PEMBROKE PARK, Fla. – The phone lines are ringing off the hook at Broward mosquito control headquarters, where officials are monitoring both the number of complaints and the number and type of mosquitoes found in traps.
“On both of those they are flashing red right now, meaning the population is really high and they’re actually biting a lot of our residents right now,” said Ahn Ton of Broward mosquito control.
Weeks of heavy rainfall in South Florida have created a breeding ground for the pesky, disease-spreading insects. The department of health announced Thursday that two more Miami-Dade County residents have been infected with West Nile virus, bringing the county’s total to four.
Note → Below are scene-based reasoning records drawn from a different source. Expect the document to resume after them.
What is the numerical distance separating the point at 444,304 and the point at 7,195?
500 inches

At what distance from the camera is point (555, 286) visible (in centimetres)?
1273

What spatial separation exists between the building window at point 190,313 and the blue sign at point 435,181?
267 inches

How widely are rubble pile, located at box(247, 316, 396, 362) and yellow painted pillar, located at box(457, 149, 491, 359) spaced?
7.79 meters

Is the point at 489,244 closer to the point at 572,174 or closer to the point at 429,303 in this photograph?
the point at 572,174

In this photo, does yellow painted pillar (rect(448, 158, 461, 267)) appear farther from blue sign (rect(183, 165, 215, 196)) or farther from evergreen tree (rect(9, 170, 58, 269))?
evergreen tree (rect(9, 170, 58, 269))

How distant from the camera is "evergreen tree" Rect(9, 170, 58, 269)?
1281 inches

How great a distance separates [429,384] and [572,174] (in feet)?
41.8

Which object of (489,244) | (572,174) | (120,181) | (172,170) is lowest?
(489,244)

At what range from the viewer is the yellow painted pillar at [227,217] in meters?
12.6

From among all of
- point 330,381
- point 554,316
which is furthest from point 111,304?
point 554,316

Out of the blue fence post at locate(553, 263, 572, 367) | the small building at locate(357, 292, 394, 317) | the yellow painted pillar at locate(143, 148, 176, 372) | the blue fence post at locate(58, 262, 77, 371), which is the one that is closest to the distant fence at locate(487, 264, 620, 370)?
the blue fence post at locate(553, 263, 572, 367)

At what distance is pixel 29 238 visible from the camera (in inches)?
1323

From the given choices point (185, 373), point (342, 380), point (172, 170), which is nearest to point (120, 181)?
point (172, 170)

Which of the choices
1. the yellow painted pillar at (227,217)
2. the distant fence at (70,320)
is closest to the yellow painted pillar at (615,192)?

There are currently no reported cases of infection in Broward, but a big concern is the presence of the mosquitoes that carry West Nile and Dengue fever.
“It’s a problem when we have encephalitis, which is a swelling of the brain,” said Dr. Isik Unlu of Miami-Dade mosquito control. “That’s the part that is scary.”
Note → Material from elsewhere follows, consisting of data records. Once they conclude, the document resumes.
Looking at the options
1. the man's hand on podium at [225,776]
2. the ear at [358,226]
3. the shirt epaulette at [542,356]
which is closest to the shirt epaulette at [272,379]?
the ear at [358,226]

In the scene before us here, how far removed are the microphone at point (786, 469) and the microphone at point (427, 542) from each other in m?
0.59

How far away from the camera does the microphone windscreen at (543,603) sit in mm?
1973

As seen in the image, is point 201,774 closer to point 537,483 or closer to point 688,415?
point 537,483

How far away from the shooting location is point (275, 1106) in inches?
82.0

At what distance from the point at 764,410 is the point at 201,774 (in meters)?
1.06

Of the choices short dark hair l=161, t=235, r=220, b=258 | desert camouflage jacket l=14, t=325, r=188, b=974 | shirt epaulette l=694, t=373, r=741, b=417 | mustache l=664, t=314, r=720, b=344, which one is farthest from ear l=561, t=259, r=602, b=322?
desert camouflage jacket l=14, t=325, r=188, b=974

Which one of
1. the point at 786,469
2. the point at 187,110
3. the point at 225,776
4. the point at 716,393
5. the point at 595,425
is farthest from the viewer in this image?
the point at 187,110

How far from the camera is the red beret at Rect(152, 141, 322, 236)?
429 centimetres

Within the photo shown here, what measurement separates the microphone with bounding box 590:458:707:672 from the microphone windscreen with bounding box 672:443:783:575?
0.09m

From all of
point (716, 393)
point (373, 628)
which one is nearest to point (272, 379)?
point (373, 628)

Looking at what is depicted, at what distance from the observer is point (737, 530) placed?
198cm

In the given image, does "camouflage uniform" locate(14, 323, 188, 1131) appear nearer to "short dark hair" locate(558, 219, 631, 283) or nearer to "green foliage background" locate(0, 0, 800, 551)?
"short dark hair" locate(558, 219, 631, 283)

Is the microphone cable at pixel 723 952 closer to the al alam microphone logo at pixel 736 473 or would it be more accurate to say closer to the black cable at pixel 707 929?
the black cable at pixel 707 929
Said Ton: “The type of mosquito that carries that type of virus is prevalent in our area and already we’re seeing them popping up around our area.”
There is no evidence that suggests mosquitoes could spread COVID-19, according to the World Health Organization, as coronavirus is a respiratory virus that spreads primarily through droplets of saliva or discharge from the nose, not blood.
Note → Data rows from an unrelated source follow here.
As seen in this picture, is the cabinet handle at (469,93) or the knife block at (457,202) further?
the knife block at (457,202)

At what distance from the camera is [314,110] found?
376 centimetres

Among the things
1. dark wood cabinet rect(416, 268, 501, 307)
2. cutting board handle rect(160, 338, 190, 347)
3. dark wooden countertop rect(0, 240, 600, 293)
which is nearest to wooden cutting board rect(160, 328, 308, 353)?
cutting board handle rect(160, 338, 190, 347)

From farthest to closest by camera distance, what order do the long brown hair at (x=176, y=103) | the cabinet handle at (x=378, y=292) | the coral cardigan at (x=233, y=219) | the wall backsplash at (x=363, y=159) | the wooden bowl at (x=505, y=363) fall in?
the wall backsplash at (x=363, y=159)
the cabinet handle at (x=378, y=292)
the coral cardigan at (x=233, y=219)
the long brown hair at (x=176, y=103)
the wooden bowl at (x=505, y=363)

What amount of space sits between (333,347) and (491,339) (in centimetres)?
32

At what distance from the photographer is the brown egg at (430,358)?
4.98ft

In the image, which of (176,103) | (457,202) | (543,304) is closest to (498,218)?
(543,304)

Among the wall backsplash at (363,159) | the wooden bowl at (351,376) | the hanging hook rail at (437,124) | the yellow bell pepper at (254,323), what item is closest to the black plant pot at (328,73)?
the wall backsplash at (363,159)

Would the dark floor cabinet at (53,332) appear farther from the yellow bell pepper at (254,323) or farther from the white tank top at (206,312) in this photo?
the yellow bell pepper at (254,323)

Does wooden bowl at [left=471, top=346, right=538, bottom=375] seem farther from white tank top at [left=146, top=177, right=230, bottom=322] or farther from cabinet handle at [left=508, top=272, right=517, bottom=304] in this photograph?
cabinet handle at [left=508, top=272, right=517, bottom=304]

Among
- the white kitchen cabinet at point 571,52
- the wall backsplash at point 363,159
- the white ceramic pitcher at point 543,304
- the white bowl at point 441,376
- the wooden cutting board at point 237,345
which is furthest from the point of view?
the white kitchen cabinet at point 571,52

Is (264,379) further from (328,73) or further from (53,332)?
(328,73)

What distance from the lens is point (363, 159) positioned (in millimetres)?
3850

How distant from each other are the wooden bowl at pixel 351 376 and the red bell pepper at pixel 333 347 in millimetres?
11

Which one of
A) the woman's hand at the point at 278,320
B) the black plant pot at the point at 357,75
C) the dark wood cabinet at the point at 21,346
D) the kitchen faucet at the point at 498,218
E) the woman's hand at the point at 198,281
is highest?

Most of Broward’s mosquito calls are coming from Pembroke Pines, Sunrise and Miramar, but many other areas are affected, leading to a tenfold increase across the county.
“Right now, on average, we’re getting about 300-400 requests a day,” Ton said. “During the slow season, just to put it in perspective, just a couple of months ago we were getting 20-30 requests a day.”
With more than 250 calls a day, Miami-Dade’s mosquito control teams are also out in force, working to kill larvae before they hatch.
“And then he will report if he sees adult mosquitoes and another crew will go out at night to do adulticiding around that neighborhood,” Unlu said.
Adulticiding is the term used for killing adult mosquitoes.
Officials say people need to take measures to protect themselves by getting rid of standing water and avoiding the outdoors during peak hours from sunrise to sunset. If you must be outside, wear protective clothing and use mosquito repellent.